В юности меня все время тянуло скакать на коне. И когда я приезжал на родину, степь и лошади так завораживали, что мысли типа: "Какой идиот, чем ты занимаешься? Сидишь за этим дурацким письменным столом, приобрел радикулит, забыл, как с лошадью управляться..." - в голове непрерывно блуждали. Ведь мои предки были казачьими офицерами, служили в Войске Донском, беспрестанно воевали. Но при этом жизнь-то у них был стабильная, с крепким хозяйством, домом, иерархией, все чинно и буднично. Но как раз в этой размеренности и рождается благоустроенная жизнь. Почему казачий Дон и не принял тех перемен. И с возрастом я понял, что великое произрастает в скучной и методично налаженной жизни.

- А к хокку, с которых все начиналось, возвращаетесь?

- Да. Японской поэзией я бредил еще в университете. И хокку тогда же начал писать. Приходят они редко - в год примерно по одному. У меня их всего-то десятка три, не больше. Последнее вот недавно написалось на царицынском пруду:

Блестит осенний пруд.

Велит забыть слова:

"Блестит осенний пруд".

Японская поэзия учит лаконичности, просветляет сознание. Процесс формирования собственного художественного мира состоит в том, что ты постоянно что-то отсекаешь, пока не остается некая сердцевина.

- Вы как-то сказали, что не верите в дружбу писателей. Почему?
☆ ☆ ☆ ☆ ☆ ☆ ☆
* Обязательные задания *
a – Процитируйте из интервью фрагмент между словами «- А к хокку, с» и «остается некая сердцевина.», включая оба.
b – Пожалуйста, перескажите короче абзац интервью, начинающийся словами «В юности меня все время тянуло», сохранив его главные факты.
c – Продолжите интервью после последней приведенной в нем реплики.
Приведенные ниже строки для работы не понадобятся.
☆ ☆ ☆ ☆ ☆ ☆ ☆
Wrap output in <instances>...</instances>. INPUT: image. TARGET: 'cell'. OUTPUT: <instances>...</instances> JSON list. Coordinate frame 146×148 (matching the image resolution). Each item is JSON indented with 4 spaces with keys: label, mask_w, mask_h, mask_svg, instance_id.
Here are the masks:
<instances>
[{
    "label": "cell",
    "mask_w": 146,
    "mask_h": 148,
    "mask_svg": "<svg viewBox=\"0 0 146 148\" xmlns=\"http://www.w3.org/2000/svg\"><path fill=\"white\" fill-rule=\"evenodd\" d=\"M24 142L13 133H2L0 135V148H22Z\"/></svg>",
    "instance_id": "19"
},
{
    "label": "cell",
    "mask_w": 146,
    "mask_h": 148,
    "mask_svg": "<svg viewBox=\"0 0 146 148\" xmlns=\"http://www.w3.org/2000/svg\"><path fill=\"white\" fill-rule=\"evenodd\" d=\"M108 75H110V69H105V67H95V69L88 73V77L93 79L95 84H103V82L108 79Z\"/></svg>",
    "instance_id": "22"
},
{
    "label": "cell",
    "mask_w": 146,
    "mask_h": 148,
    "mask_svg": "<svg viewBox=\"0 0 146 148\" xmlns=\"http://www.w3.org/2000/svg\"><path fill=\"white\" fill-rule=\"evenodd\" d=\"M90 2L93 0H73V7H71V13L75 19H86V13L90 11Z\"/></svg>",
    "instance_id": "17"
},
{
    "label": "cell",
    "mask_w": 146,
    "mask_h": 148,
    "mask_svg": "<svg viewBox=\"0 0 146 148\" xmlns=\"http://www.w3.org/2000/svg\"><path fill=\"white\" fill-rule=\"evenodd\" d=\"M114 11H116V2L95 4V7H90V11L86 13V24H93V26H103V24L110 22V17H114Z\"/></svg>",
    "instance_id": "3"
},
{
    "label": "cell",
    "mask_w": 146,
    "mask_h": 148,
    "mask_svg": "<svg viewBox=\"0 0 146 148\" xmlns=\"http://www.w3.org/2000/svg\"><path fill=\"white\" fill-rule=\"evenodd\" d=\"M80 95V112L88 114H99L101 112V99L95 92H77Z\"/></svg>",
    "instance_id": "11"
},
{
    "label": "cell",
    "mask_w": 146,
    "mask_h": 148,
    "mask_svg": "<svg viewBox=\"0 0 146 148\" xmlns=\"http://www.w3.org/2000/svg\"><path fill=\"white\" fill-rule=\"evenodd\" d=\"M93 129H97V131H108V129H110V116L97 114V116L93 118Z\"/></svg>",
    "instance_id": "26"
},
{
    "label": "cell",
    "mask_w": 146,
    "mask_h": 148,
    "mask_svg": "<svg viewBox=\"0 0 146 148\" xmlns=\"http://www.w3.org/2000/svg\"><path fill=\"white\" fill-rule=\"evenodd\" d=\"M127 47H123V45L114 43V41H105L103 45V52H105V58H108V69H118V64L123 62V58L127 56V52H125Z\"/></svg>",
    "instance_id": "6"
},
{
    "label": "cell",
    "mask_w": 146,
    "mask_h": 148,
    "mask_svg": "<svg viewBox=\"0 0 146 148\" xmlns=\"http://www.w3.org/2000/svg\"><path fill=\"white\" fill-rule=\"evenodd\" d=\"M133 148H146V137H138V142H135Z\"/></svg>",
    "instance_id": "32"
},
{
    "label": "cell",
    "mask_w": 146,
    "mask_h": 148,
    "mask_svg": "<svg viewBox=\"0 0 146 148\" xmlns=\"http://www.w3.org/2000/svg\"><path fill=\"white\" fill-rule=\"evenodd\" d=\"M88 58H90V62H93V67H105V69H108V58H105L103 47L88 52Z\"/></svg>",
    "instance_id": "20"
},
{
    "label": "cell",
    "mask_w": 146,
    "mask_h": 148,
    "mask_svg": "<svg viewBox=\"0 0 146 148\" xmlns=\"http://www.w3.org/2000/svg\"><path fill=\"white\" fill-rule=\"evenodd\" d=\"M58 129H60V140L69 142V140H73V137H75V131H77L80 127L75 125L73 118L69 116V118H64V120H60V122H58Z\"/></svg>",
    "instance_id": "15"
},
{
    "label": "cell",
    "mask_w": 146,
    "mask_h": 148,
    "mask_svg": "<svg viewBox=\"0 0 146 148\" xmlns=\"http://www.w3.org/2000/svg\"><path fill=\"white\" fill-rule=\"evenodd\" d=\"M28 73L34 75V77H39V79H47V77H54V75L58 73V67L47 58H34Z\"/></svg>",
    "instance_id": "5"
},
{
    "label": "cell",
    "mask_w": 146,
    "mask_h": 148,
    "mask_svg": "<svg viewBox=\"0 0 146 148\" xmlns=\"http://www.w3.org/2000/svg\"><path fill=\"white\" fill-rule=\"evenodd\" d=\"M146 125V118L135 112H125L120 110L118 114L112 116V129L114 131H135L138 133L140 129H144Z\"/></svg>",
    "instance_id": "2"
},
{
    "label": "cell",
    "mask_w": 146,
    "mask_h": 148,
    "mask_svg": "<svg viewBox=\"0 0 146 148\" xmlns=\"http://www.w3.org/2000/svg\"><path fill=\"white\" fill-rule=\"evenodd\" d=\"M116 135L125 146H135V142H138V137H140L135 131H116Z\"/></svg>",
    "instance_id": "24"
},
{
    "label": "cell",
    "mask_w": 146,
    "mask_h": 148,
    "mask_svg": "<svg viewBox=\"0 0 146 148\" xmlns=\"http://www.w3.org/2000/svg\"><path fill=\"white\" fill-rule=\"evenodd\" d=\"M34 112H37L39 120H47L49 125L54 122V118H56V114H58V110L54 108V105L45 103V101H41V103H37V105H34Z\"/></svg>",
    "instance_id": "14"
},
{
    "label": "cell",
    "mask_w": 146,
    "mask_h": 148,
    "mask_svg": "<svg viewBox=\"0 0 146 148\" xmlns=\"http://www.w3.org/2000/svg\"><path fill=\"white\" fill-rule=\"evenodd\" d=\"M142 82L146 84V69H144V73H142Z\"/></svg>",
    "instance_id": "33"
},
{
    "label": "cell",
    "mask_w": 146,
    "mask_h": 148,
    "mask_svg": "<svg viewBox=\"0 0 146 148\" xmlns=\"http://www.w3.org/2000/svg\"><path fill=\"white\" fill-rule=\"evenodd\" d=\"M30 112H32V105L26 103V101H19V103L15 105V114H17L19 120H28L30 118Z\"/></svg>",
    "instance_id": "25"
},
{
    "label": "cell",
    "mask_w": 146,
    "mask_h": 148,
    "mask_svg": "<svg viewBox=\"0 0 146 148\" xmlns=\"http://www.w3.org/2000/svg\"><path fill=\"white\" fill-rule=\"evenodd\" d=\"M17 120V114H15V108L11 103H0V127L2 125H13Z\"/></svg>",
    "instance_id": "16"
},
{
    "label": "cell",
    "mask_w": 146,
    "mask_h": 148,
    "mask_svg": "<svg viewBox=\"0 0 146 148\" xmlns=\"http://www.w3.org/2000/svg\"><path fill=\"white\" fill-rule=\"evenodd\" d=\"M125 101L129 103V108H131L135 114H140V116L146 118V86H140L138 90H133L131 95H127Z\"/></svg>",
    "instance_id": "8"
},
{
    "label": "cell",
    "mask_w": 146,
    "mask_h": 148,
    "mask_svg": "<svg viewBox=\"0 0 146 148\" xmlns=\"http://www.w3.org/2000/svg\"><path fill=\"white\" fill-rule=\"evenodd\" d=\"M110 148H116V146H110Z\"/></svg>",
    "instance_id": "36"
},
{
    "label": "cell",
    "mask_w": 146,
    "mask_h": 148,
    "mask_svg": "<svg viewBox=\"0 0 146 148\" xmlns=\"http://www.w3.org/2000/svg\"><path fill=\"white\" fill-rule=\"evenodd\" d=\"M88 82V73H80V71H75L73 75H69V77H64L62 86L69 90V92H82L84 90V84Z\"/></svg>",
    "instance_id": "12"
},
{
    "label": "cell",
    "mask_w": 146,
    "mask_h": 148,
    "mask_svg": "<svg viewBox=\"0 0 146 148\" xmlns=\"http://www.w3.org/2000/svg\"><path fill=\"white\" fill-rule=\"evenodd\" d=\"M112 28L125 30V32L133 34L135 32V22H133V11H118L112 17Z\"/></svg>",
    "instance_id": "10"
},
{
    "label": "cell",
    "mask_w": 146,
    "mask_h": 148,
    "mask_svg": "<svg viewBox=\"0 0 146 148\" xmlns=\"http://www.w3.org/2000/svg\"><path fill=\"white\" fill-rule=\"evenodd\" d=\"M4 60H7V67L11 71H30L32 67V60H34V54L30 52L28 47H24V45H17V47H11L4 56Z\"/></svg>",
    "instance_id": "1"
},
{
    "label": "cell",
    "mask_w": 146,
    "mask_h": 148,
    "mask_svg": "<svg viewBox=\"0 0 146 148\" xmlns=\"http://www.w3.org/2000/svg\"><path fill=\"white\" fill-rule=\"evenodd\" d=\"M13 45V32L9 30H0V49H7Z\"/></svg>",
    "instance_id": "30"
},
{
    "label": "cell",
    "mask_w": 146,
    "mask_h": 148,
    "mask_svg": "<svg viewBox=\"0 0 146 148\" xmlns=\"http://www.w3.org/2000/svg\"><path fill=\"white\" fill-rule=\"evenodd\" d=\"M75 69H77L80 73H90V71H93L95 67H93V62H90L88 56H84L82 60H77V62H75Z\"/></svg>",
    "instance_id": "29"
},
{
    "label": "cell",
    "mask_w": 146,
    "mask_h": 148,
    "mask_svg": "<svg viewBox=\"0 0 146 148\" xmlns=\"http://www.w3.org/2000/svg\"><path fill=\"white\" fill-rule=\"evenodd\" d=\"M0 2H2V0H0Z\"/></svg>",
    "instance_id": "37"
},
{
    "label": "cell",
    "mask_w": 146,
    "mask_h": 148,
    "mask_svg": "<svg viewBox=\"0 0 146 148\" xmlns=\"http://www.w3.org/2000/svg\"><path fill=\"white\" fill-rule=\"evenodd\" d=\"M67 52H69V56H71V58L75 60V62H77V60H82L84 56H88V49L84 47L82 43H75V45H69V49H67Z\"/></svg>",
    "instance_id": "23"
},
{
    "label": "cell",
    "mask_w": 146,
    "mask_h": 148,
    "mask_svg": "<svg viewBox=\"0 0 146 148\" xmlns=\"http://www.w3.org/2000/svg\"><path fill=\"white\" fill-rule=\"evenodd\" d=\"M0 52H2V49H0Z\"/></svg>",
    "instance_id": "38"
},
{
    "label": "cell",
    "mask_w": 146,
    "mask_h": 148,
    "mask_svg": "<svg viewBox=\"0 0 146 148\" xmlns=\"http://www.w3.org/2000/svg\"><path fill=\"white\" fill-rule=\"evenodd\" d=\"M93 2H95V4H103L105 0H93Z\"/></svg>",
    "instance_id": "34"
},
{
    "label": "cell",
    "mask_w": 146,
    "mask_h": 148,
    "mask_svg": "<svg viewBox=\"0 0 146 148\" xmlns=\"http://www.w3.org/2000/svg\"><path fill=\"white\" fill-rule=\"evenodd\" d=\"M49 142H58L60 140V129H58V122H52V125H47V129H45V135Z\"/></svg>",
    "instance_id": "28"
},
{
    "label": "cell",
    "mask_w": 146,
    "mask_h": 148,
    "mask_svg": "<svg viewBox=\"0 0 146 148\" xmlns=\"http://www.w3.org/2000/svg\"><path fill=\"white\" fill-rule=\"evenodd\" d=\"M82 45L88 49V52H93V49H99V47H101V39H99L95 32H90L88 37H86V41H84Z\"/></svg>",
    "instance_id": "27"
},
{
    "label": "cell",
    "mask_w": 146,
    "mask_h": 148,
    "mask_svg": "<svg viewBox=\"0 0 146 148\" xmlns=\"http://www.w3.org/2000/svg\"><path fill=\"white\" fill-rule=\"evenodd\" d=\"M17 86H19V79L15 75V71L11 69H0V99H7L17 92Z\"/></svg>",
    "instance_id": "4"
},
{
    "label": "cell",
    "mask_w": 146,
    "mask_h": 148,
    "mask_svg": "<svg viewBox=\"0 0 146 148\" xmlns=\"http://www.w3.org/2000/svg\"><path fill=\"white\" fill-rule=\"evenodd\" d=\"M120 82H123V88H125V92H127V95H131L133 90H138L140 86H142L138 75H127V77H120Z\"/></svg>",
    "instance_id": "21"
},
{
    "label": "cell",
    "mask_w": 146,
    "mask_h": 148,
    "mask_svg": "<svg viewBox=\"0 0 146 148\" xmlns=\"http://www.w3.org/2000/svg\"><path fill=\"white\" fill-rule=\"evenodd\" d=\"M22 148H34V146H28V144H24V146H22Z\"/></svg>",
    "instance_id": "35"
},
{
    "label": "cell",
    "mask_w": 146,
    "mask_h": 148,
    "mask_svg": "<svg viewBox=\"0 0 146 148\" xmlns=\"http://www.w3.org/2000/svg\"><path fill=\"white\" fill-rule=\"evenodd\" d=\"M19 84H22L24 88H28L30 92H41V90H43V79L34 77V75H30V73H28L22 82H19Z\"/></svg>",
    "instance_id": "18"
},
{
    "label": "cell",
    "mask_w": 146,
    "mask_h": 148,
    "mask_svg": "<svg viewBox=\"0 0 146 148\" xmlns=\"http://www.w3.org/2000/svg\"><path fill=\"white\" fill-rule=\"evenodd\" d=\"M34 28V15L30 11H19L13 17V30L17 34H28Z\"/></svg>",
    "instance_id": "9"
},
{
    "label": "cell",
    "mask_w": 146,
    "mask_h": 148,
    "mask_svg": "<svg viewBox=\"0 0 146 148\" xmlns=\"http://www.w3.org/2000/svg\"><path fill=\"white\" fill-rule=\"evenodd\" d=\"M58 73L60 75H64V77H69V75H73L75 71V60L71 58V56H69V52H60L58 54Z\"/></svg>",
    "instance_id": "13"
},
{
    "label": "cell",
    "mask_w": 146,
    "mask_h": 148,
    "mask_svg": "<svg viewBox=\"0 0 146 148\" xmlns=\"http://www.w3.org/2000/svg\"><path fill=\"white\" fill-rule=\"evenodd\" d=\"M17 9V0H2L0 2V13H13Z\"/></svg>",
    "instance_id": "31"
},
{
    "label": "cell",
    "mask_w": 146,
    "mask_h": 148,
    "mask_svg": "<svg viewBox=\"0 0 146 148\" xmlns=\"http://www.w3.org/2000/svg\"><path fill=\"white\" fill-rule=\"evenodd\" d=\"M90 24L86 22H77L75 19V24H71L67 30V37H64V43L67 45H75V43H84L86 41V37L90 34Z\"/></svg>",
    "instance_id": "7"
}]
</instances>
☆ ☆ ☆ ☆ ☆ ☆ ☆
* Ответы к заданиям *
a –
- А к хокку, с которых все начиналось, возвращаетесь?

- Да. Японской поэзией я бредил еще в университете. И хокку тогда же начал писать. Приходят они редко - в год примерно по одному. У меня их всего-то десятка три, не больше. Последнее вот недавно написалось на царицынском пруду:

Блестит осенний пруд.

Велит забыть слова:

"Блестит осенний пруд".

Японская поэзия учит лаконичности, просветляет сознание. Процесс формирования собственного художественного мира состоит в том, что ты постоянно что-то отсекаешь, пока не остается некая сердцевина.

b – В юности меня тянуло к верховой езде, а на родине степь и лошади заставляли корить себя за сидение за письменным столом, радикулит и забытое умение управляться с лошадью. Мои предки были казачьими офицерами, служили в Войске Донском и постоянно воевали, но жили стабильно: крепкое хозяйство, дом, иерархия, размеренный быт. Именно в такой размеренности рождается благоустроенная жизнь, поэтому казачий Дон и не принял тех перемен. С возрастом я понял, что великое вырастает из скучной и методично налаженной жизни.

c –
- Мне кажется большим заблуждением верить в это. Если кто-то станет это утверждать, я не поверю в его искренность. Или мне придется сомневаться в его писательском даре. Я уважаю артистизм и понимаю ценность того, что делают иные собратья по перу. Но не более того. Писательский мир, если он только не является аморфным и размытым, это не просто суверенное, а изолированное государство, наподобие теократического Тибета. Уверен, что всякий нормальный писатель - в основе своей - глубоко одинокое существо. И одиночеством дорожит. Я не исключение.

- Нынешний литературный процесс в России, печальное состояние которого не оплакал только ленивый, вас, судя по всему, не удручает?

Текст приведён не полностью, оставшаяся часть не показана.